São Pedro, por sua parte, na perícope que escutamos, dirigindo-se aos cristãos das comunidades da Ásia Menor que eram “contristados por diversas provações”, vai inclusive além: pede-lhes que, apesar disso, “se alegrem” (1 Pd 1, 6). Em efeito, a provação é necessária, observa, “a fim de que a autenticidade comprovada da vossa fé, mais preciosa do que o ouro que perece, cuja genuinidade é provada pelo fogo, alcance louvor, glória e honra por ocasião da Revelação de Jesus Cristo”. (1 Pd 1, 7). E depois, pela segunda vez, ele os exorta a jubilar-se, inclusive a exultar de “alegria inefável e gloriosa” (v. 8). A razão profunda deste gozo espiritual está no amor a Jesus e na certeza da sua presença invisível. Ele torna inquebrantáveis a fé e a esperança dos crentes, inclusive nas fases mais complicadas e duras de sua existência.

À luz destes textos bíblicos, podemos ler a vida terrena do Papa Pacelli e seu longo serviço à Igreja, começado em 1901, durante o pontificado de Leão XIII, e que continuou com São Pio X, Bento XV e Pio XI. Estes textos bíblicos nos ajudam antes de tudo a compreender qual foi a fonte da qual ele extraiu valor e paciência em seu ministério pontifical, desenvolvido durante os atormentados anos da 2ª Guerra Mundial e no período seguinte, não menos complexo, da reconstrução e das difíceis relações internacionais passadas à história com o significativo nome de “Guerra Fria”.

■ **Sobre a tarefa**
Responda a estas perguntas com base no trecho fornecido:
1. A quem São Pedro se dirige na perícope citada?
2. Segundo a perícope, a fé comprovada é mais preciosa do que o quê?
3. Em que ano começou o serviço do Papa Pacelli à Igreja, e durante qual pontificado?

■ **Dados fornecidos**
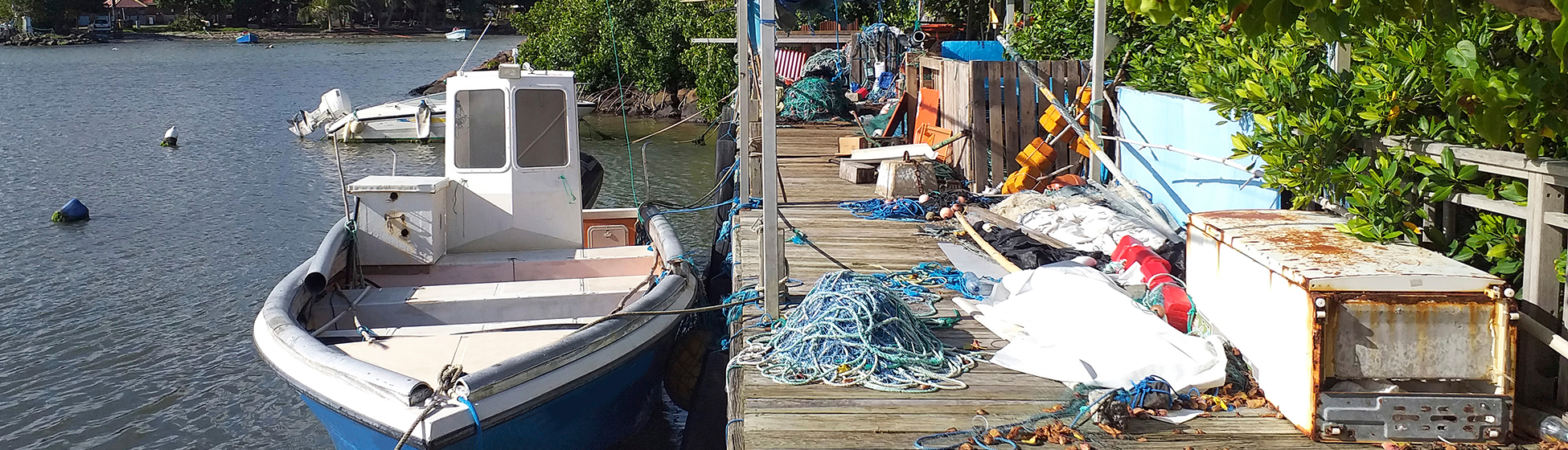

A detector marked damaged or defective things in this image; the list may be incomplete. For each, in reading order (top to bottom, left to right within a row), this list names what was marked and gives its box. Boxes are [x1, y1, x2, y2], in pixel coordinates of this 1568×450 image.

rusty metal container [1190, 211, 1518, 444]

■ **Resultado**
1. Aos cristãos das comunidades da Ásia Menor.
2. Do que o ouro que perece.
3. Em 1901, durante o pontificado de Leão XIII.